### Work required
Pick out every line in the items below that contains the word "crate", and copy each of those lines. Case counts.

• • •

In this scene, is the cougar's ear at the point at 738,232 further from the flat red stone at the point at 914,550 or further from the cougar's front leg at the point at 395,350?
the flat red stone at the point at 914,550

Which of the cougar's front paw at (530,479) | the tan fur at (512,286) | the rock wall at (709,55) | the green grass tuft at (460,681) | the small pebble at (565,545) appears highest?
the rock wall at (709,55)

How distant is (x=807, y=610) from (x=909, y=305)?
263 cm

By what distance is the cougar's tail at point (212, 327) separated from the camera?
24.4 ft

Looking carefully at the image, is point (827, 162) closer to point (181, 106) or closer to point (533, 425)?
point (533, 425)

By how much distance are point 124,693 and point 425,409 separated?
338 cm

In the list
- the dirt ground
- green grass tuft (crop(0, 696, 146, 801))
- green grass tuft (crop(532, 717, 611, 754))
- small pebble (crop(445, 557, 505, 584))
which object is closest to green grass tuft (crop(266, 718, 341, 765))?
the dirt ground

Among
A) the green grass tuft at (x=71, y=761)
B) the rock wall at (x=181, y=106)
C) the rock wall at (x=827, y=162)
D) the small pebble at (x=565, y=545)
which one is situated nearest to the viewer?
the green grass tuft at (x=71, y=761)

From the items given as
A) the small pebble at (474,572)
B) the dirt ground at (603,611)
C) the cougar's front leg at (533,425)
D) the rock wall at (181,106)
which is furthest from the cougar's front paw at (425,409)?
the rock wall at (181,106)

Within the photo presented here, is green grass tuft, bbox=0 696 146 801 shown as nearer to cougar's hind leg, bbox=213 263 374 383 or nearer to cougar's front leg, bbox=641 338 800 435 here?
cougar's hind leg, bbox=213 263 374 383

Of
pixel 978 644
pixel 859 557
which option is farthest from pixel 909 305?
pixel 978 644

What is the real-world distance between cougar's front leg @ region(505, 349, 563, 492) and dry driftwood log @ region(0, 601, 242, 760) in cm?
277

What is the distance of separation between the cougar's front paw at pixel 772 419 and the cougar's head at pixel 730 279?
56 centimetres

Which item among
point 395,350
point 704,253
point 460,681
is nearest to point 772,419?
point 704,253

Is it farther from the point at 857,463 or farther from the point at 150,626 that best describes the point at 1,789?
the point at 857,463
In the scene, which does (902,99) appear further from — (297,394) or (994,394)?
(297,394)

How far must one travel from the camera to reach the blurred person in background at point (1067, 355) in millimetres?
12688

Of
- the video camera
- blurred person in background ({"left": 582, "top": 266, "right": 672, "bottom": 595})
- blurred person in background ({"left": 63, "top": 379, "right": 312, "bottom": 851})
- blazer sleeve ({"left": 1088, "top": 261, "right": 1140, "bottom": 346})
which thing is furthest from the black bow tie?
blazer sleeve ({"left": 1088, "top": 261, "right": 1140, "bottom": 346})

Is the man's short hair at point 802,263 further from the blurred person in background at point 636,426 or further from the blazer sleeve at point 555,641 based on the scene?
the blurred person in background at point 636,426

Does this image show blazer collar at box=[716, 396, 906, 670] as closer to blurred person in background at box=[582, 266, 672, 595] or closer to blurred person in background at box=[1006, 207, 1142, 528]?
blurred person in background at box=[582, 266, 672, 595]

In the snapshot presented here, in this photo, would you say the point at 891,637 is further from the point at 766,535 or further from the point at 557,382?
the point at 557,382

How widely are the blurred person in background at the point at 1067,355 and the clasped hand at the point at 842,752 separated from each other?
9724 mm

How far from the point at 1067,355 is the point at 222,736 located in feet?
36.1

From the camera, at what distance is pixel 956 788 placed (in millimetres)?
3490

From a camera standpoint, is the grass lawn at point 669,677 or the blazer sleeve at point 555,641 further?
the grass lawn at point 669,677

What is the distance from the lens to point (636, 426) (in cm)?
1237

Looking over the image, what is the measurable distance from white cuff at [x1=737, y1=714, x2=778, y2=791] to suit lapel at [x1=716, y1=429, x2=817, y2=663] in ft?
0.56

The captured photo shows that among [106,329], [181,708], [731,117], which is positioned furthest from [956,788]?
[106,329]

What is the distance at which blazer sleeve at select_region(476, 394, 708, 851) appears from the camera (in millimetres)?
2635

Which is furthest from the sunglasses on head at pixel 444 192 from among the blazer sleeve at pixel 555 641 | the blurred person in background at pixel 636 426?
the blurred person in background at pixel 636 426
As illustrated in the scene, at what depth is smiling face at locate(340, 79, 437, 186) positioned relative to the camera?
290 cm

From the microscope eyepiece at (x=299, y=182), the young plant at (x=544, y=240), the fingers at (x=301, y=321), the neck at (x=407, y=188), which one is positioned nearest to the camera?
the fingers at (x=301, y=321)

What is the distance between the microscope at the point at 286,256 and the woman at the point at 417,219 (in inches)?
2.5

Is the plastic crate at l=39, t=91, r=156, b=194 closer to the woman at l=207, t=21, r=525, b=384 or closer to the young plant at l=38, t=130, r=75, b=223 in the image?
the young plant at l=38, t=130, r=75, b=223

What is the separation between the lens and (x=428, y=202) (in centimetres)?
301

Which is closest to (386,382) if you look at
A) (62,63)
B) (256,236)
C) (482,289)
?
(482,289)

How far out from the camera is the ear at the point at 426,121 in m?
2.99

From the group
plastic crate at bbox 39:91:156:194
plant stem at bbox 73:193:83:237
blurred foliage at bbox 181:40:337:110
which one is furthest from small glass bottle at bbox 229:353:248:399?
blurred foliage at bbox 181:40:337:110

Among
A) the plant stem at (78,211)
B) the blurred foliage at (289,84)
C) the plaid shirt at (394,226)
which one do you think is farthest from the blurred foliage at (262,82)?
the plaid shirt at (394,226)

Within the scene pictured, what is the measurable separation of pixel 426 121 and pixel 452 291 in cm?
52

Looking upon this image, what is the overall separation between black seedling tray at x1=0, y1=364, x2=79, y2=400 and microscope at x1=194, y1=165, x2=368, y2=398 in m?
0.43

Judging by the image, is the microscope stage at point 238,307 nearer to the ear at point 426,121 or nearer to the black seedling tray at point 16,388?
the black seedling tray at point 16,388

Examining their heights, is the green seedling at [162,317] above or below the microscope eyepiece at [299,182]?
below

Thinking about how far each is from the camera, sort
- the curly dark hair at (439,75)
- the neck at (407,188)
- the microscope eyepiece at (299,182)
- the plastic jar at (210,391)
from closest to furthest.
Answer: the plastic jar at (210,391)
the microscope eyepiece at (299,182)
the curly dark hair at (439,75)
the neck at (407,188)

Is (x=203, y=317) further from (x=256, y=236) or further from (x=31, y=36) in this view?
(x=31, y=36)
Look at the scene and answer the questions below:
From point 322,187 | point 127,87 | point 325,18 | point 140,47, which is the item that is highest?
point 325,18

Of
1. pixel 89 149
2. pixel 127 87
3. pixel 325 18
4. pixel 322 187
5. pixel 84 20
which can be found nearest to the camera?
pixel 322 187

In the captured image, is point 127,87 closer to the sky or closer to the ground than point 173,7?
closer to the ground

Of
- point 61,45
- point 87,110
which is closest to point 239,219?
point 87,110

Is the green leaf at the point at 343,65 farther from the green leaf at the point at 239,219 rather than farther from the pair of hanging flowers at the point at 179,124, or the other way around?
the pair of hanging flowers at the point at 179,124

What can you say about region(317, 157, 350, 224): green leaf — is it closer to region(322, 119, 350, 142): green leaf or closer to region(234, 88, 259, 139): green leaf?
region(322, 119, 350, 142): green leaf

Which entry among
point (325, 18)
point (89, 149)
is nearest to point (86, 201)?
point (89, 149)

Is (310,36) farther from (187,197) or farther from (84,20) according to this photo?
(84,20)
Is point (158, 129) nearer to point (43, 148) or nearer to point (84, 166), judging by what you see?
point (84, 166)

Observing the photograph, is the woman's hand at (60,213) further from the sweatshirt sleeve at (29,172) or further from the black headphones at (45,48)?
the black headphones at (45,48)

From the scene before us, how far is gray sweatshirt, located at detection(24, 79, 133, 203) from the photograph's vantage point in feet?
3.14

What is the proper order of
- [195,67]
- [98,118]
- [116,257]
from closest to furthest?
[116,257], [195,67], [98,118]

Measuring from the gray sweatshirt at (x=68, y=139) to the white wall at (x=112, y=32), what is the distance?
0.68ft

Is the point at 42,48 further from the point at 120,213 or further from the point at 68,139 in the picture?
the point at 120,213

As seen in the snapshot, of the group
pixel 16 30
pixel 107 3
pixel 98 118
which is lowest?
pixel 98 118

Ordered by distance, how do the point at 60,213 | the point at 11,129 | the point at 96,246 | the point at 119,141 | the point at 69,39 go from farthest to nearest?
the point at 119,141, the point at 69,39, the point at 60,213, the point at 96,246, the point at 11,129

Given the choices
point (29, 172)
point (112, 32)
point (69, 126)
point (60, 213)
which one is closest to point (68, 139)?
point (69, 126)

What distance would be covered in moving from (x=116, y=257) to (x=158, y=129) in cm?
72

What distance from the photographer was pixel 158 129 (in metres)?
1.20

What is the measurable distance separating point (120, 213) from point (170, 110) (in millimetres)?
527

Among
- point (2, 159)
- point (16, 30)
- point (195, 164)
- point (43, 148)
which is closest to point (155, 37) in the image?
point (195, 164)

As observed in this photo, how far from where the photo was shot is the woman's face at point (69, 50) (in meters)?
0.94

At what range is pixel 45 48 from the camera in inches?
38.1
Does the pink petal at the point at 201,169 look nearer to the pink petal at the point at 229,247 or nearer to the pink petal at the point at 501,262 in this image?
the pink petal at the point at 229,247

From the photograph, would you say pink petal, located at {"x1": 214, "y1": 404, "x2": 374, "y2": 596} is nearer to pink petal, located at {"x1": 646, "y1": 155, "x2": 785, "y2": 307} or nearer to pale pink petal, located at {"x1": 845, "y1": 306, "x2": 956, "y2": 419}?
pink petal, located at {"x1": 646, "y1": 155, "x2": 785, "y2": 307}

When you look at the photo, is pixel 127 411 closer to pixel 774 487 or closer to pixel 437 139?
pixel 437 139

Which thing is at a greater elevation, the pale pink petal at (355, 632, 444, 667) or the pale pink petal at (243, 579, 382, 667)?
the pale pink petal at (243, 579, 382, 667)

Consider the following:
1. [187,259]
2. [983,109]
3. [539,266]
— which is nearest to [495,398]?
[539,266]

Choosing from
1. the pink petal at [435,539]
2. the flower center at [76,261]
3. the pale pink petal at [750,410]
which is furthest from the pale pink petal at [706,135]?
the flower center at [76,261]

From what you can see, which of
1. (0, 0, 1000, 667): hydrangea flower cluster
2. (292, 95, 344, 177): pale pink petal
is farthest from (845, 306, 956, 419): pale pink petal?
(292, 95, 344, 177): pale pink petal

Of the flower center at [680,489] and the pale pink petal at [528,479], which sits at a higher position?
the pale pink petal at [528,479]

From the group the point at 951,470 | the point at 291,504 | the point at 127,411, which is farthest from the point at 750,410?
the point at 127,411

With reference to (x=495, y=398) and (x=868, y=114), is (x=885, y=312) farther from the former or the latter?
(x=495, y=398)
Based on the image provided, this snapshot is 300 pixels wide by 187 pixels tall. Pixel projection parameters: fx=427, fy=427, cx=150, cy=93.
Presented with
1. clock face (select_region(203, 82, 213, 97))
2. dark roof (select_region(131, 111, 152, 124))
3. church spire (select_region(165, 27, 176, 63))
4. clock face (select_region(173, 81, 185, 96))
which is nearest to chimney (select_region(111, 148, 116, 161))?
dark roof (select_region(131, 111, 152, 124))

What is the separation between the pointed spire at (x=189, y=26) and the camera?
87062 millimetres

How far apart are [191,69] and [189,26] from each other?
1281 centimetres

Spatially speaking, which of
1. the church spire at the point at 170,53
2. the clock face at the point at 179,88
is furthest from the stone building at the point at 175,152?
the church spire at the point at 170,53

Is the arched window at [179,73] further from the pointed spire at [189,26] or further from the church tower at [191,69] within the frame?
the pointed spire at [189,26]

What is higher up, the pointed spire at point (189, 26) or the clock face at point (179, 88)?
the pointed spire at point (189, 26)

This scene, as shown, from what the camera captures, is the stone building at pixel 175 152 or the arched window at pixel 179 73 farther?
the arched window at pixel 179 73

• • •

### Final result
Is the plastic crate at l=39, t=91, r=156, b=194 closer to the woman at l=207, t=21, r=525, b=384 or closer to the young plant at l=38, t=130, r=75, b=223 in the image?
plastic crate at bbox 39:91:156:194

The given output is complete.